IL BORGHIGIANO 20142015

Civitanova Marche, 6 giugno 2015 - LUNGO i marciapiedi della città succede di tutto. Cammini tranquillo, magari spingendo un bebè in carrozzina e da dietro giunge l’invito del ciclista a fare strada. Qualcuno lo fa mettendo mano al campanellino, altri (pochi) lo chiedono delicatamente scusandosi per il disturbo.

Che però si arrivi a minacciare il povero pedone quando ha qualche piccola reazione dinanzi a episodi più rischiosi, questo appare decisamente troppo. È successo l’altro giorno attorno alle 11, in corso Umberto. Un civitanovese, G. V. le sue iniziali, camminava tranquillamente, direzione piazza XX Settembre, quando un uomo, in sella a una bici elettrica e ad andatura piuttosto svelta, per poco non lo mette sotto. Il nostro ha una istintiva reazione: «Ma che fai? Stai attento!». Non l’avesse mai fatto! Il ciclista, di marcato accento meridionale, si ferma e con fare minaccioso comincia ad apostrofarlo in malo modo aggredendolo verbalmente: «Io faccio quello che mi pare e tu non rompere! Cammino dove voglio e se non ti sta bene, chiama chi vuoi, che a me non importa niente!».

E giù frasi di questo genere, ampiamente censurate rispetto al vero linguaggio usato. G. V. ha prudentemente preferito allontanarsi dall’irascibile ciclista, impiantato lì sempre con atteggiamento di sfida. In molti hanno assistito alla scena, commercianti e pedoni, ammutoliti, e la cosa è comprensibile. L’altra mattina s’è passato decisamente il segno, ma che i marciapiedi della città siano quotidianamente terra di conquista per tutti è arcinoto e le tante segnalazioni e proteste sin qui non sono servite a niente. Non sono mancati, in passato, gli investimenti.

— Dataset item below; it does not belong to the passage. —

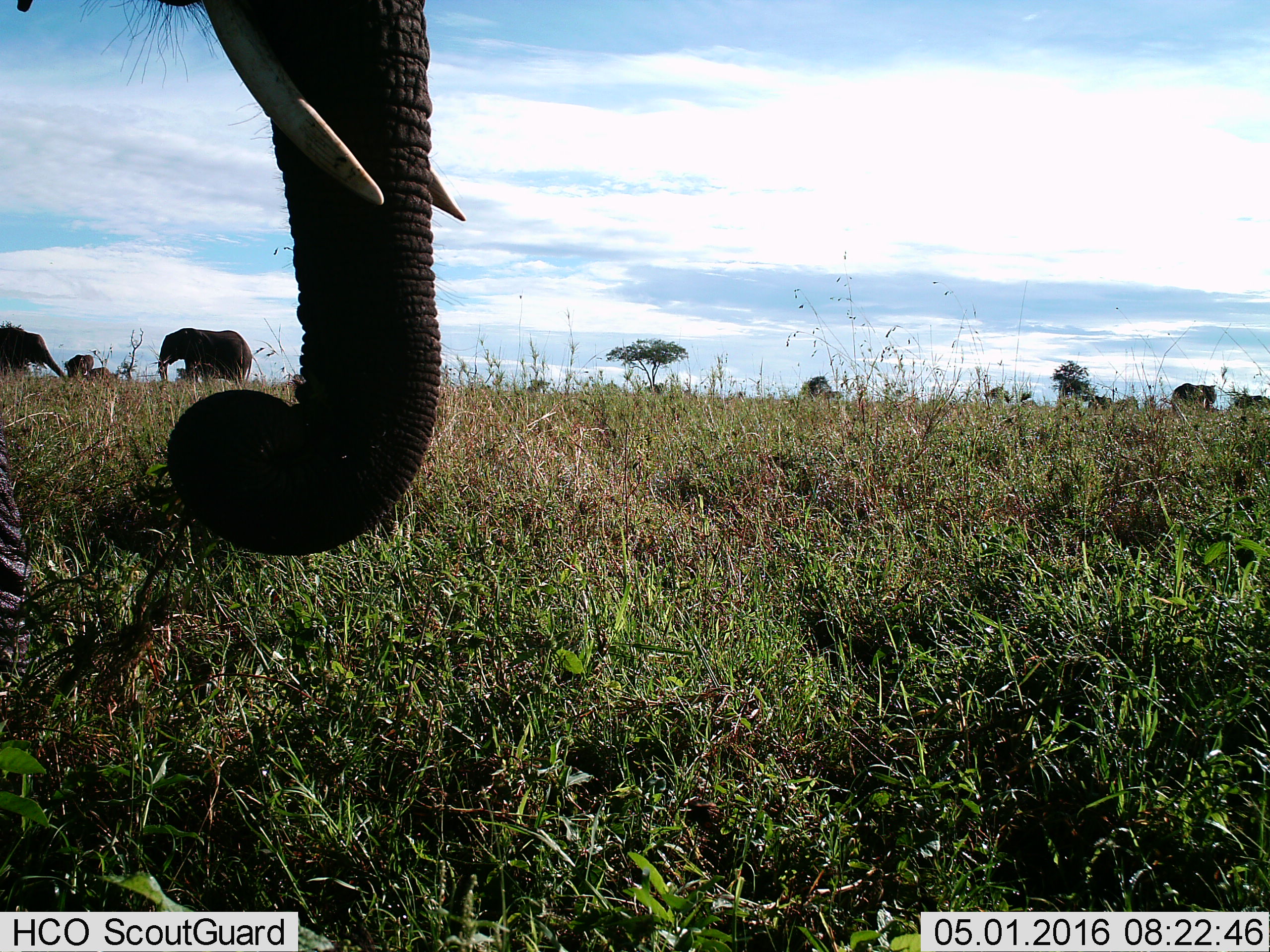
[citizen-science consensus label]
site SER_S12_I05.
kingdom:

Addirittura, sul lungomare sud, c’è chi lo preferisce alla ciclabile che passa a fianco. Un costume consolidato, il miglior modo per eludere i pericoli del traffico urbano, ma anche segno di totale incuranza verso il pedone e minaccia per la sicurezza. Atteggiamenti impuniti, con i vigili urbani che trovano più comodo sanzionare le auto in sosta vietata, come sono impunite altre infrazioni anch’esse frequenti: pedoni che ignorano pericolosamente l’alt dinanzi al semaforo, cani a spasso senza museruola e liberi di farla dove vogliono, furgoni che parcheggiano per comodità fra strada e marciapiedi se non c’è uno stallo libero lì accanto, ed altro ancora. Storie vecchie ma sempre di moda. La tolleranza va bene, ma c’è una misura in tutte le cose. O no?